The TYPE classifier framework uses standard Java SQLType values to identify data types, which should provide broad support for type detection across all database variants.
The PATH classifier supports exact matching and can be configured to consider table name in addition to column name when matching.
The REGEX classifier supports the following checksums for data-level recognition:
a. LUHN: Luhn checksum for credit card numbers.
b. MOD10_ABA: Modulus 10 checksum for ABA Routing numbers (USA).
c. MOD11_NHS: Modulus 11 checksum for 10-digit NHS (National Health Services) numbers.
d. MOD11_TFN: Modulus 11 checksum for 9-digit TFN (Australian Tax File Numbers).
e. MOD97: Modulus 97 checksum for IBAN (International Bank Account Numbers).
The ASDD profiler provides better matching when the number of rows in a table is less than the target number of rows for profiling, and in general provides more nuanced confidence value in profiling results.
The ASDD profiler attempts to retrieve more data values when a large fraction of the data values for a column are null or empty. The threshold to trigger an additional query is controlled by the application setting ASDD/DefaultNullFilterThreshold.

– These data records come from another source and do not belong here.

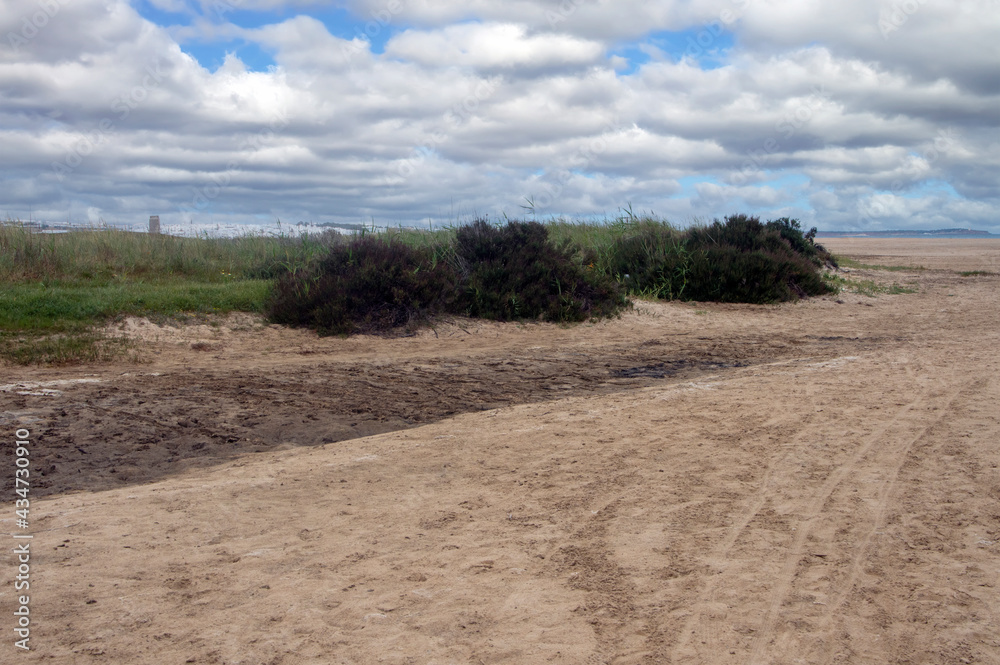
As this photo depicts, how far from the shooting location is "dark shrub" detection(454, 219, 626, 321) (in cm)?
1359

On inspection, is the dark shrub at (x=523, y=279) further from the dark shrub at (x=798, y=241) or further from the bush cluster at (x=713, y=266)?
the dark shrub at (x=798, y=241)

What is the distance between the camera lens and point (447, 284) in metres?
13.3

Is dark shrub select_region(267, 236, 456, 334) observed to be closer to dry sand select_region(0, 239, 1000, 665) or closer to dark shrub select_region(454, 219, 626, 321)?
dark shrub select_region(454, 219, 626, 321)

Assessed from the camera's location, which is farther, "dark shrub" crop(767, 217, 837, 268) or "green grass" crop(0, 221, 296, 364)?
"dark shrub" crop(767, 217, 837, 268)

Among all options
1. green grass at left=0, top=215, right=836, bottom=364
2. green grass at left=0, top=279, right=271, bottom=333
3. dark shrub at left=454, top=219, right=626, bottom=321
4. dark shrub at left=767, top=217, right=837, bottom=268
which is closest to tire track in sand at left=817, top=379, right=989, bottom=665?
dark shrub at left=454, top=219, right=626, bottom=321

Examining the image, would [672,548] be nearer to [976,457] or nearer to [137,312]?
[976,457]

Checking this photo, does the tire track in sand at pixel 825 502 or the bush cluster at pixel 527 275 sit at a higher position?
the bush cluster at pixel 527 275

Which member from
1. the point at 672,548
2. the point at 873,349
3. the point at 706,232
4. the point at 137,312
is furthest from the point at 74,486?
the point at 706,232

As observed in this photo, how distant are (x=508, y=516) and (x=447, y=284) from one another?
9108 millimetres

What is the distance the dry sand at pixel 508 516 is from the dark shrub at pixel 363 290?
2884 mm

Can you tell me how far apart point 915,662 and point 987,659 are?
11.4 inches

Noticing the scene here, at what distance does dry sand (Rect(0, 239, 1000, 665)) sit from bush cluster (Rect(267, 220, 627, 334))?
312 centimetres

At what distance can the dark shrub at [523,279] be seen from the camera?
13.6 m

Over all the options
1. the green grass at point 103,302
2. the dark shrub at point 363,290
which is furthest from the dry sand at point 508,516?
the dark shrub at point 363,290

The ASDD profiler supports statistical sampling for Oracle, SQL Server and SAP ASE databases, so that the data sampled will better reflect the full range of values for each column across the entire table.

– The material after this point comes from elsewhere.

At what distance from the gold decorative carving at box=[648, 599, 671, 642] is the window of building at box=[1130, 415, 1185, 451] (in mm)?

When data sampling is employed, the sample percentage is always set to 1% - if this percentage does not yield enough rows, the query is performed again without sampling.
The ASDD Standard profile set contains data level logic by default, allowing some columns containing sensitive information to be identified even if the column names are not meaningful.
New or improved REGEX classifiers for Zip Code and Email Address domains.
New LIST classifiers are present for First and Last Name, Full Name, US City, US State, and Country domains.
Classifiers and profile sets using them may be exported and imported using the Engine Sync feature. Classifiers are included when the Export Settings action is performed from the Environments tab.
The primary limitation of the ASDD Profiler is that it is not yet supported for all connectors. The UI will report an error if the user attempts to save a job using an ASDD profile set with an unsupported connector.
Currently, the following limitations apply to the ASDD Profiler:
XML, fixed width, and mainframe profiling are not supported.
Discovery may fail or produce lower-quality results for some extended connectors due to known issues:
The SQL syntax used for column truncation is not compatible with all database variants. This is known to cause failures in discovery jobs for the Informix database.